-- EXERCISE INPUTS follows --

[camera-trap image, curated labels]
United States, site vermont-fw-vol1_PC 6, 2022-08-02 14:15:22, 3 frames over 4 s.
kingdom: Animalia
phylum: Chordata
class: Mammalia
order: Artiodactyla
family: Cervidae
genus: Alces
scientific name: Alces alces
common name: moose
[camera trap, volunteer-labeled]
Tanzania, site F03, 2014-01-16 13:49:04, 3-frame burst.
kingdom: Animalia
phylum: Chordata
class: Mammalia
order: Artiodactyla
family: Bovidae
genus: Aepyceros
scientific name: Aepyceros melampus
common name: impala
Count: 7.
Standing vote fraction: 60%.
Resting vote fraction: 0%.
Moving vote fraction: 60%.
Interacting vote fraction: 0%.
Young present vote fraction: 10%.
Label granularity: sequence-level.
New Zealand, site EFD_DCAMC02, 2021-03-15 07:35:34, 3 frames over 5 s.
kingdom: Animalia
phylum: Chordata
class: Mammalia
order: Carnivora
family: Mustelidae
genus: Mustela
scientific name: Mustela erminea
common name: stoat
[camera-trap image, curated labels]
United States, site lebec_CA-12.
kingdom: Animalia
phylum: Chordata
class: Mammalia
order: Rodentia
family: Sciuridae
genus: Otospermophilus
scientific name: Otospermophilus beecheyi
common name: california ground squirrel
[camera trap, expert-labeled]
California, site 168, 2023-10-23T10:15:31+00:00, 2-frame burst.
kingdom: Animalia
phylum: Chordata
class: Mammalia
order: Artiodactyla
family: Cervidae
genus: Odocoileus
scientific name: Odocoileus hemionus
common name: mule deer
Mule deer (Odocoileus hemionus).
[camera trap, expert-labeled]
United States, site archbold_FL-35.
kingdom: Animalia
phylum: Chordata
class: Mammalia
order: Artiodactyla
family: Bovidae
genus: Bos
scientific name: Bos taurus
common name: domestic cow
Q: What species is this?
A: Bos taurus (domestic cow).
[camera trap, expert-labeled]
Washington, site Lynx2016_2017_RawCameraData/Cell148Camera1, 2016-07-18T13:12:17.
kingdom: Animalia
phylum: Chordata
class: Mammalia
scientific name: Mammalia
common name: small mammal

-- EXERCISE INPUTS concluded --

▶ WHAT TO WORK ON
Take the records shown above and output them again exactly.

▶ OUTPUT
[camera-trap image, curated labels]
United States, site vermont-fw-vol1_PC 6, 2022-08-02 14:15:22, 3 frames over 4 s.
kingdom: Animalia
phylum: Chordata
class: Mammalia
order: Artiodactyla
family: Cervidae
genus: Alces
scientific name: Alces alces
common name: moose
[camera trap, volunteer-labeled]
Tanzania, site F03, 2014-01-16 13:49:04, 3-frame burst.
kingdom: Animalia
phylum: Chordata
class: Mammalia
order: Artiodactyla
family: Bovidae
genus: Aepyceros
scientific name: Aepyceros melampus
common name: impala
Count: 7.
Standing vote fraction: 60%.
Resting vote fraction: 0%.
Moving vote fraction: 60%.
Interacting vote fraction: 0%.
Young present vote fraction: 10%.
Label granularity: sequence-level.
New Zealand, site EFD_DCAMC02, 2021-03-15 07:35:34, 3 frames over 5 s.
kingdom: Animalia
phylum: Chordata
class: Mammalia
order: Carnivora
family: Mustelidae
genus: Mustela
scientific name: Mustela erminea
common name: stoat
[camera-trap image, curated labels]
United States, site lebec_CA-12.
kingdom: Animalia
phylum: Chordata
class: Mammalia
order: Rodentia
family: Sciuridae
genus: Otospermophilus
scientific name: Otospermophilus beecheyi
common name: california ground squirrel
[camera trap, expert-labeled]
California, site 168, 2023-10-23T10:15:31+00:00, 2-frame burst.
kingdom: Animalia
phylum: Chordata
class: Mammalia
order: Artiodactyla
family: Cervidae
genus: Odocoileus
scientific name: Odocoileus hemionus
common name: mule deer
Mule deer (Odocoileus hemionus).
[camera trap, expert-labeled]
United States, site archbold_FL-35.
kingdom: Animalia
phylum: Chordata
class: Mammalia
order: Artiodactyla
family: Bovidae
genus: Bos
scientific name: Bos taurus
common name: domestic cow
Q: What species is this?
A: Bos taurus (domestic cow).
[camera trap, expert-labeled]
Washington, site Lynx2016_2017_RawCameraData/Cell148Camera1, 2016-07-18T13:12:17.
kingdom: Animalia
phylum: Chordata
class: Mammalia
scientific name: Mammalia
common name: small mammal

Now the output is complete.